Image-caption web data

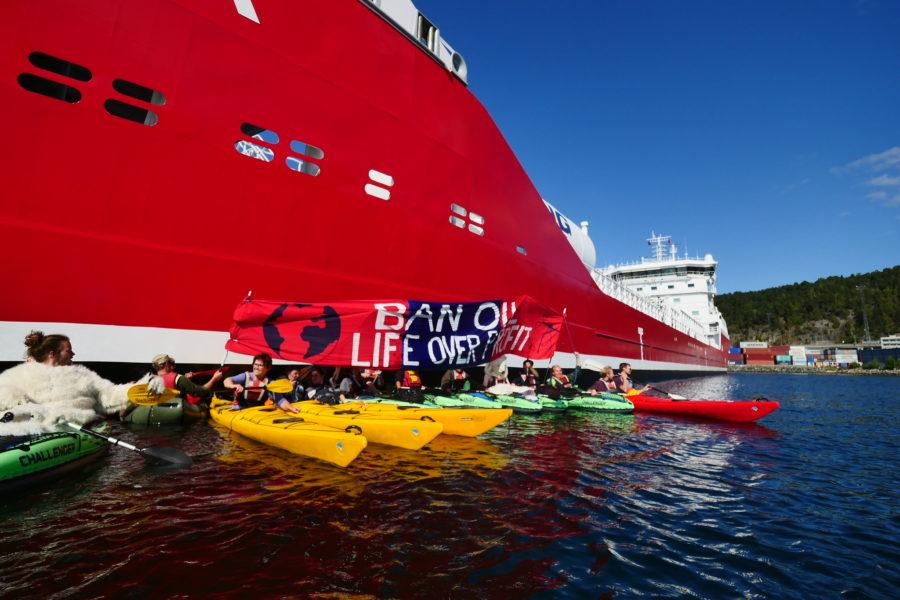 Aktivister från Extinction rebellion framför oljetankernRamanda som ska tankas av olja från det norska företaget Equinor.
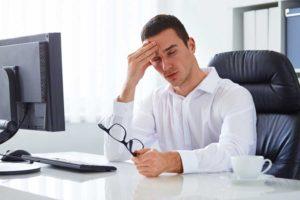 A fejfájás lehet akár a munkafüggőség tünete is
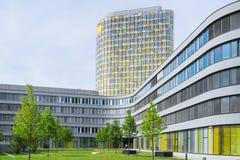 Modern kontorsbyggnad av den tyska bilklubban ADAC Arkivbild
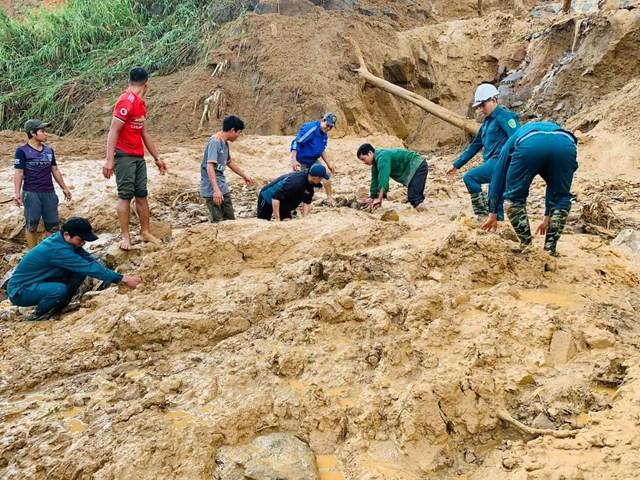 Lực lượng chức năng tổ chức tìm kiếm nạn nhân ở xã Phước Lộc. (Ảnh: CTV).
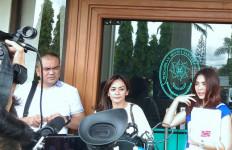 Masayu Tidak Batasi Lembu untuk Bertemu Anak - JPNN.com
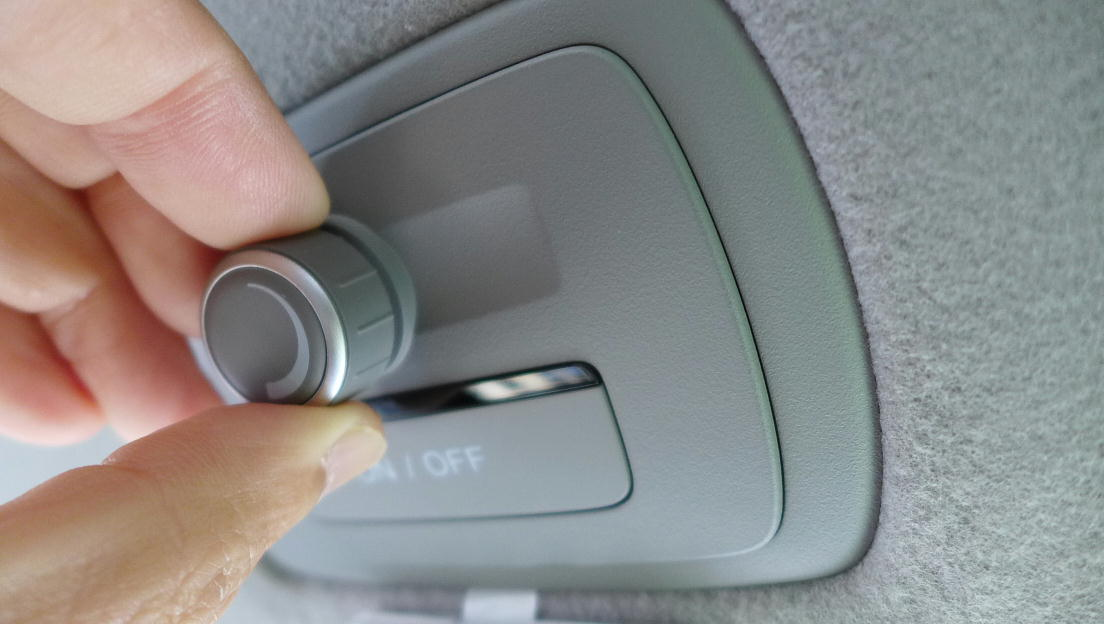 LED室内灯装備車にLEDランプ増設(2)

** Your assignment **
Reproduce, word for word, the lines from the one containing "Modern kontorsbyggnad av" through the final line above. Leave every picture out.

** Answer space **
 Modern kontorsbyggnad av den tyska bilklubban ADAC Arkivbild
 Lực lượng chức năng tổ chức tìm kiếm nạn nhân ở xã Phước Lộc. (Ảnh: CTV).
 Masayu Tidak Batasi Lembu untuk Bertemu Anak - JPNN.com
 LED室内灯装備車にLEDランプ増設(2)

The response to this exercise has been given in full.